> MATERIAL PROVIDED
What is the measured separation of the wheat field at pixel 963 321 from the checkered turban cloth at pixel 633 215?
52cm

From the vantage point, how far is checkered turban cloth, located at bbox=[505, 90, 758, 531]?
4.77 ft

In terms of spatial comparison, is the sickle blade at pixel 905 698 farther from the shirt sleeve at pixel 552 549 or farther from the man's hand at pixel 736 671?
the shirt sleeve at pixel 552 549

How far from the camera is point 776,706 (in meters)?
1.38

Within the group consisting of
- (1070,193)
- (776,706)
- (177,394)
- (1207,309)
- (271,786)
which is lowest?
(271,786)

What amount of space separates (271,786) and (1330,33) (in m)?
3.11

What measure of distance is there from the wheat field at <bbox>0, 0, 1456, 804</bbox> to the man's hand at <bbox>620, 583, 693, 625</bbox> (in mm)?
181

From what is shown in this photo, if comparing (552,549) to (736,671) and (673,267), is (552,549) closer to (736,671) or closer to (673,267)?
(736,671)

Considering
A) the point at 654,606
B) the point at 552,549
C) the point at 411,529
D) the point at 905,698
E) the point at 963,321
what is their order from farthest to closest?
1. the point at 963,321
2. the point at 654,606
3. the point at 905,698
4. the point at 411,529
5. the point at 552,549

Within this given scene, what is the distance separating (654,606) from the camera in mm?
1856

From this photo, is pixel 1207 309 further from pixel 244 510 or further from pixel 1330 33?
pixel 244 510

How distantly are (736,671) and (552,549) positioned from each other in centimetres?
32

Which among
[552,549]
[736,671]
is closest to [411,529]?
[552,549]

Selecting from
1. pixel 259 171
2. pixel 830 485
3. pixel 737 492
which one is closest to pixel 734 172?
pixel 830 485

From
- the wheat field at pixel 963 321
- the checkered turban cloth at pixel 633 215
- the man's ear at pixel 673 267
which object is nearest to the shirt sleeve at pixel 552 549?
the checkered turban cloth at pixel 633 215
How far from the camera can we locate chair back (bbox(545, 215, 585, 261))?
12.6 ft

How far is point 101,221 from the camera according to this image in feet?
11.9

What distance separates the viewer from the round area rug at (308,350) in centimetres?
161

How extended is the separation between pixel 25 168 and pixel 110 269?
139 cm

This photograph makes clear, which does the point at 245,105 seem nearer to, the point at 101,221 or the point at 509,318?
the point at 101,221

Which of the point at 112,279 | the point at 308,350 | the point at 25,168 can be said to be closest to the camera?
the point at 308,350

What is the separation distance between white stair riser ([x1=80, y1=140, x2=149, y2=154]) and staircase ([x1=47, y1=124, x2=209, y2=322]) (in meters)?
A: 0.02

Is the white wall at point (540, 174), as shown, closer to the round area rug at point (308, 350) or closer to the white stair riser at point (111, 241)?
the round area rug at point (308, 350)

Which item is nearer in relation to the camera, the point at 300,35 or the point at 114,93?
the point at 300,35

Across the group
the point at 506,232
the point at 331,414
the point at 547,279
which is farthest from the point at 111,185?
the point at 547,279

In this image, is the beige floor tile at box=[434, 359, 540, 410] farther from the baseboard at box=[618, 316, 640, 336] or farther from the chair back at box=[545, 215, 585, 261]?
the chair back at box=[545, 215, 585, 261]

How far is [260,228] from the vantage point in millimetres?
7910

> WHAT YOU ARE ASKED TO DO
Rewrite the part of the records that opens with the line containing "Is the white" and runs through the end of the records, substituting "viewpoint" for "vantage point" and leaving everything else unchanged.

> FINISHED TASK
Is the white wall at point (540, 174), as shown, closer to the round area rug at point (308, 350) or closer to the white stair riser at point (111, 241)?
the round area rug at point (308, 350)

Which item is nearer in relation to the camera, the point at 300,35 or the point at 114,93?
the point at 300,35

Across the group
the point at 506,232
the point at 331,414
the point at 547,279
which is farthest from the point at 111,185?
the point at 547,279

In this image, is the beige floor tile at box=[434, 359, 540, 410] farther from the baseboard at box=[618, 316, 640, 336] or farther from the chair back at box=[545, 215, 585, 261]?
the chair back at box=[545, 215, 585, 261]

How far is [260,228] from the viewpoint in millimetres?
7910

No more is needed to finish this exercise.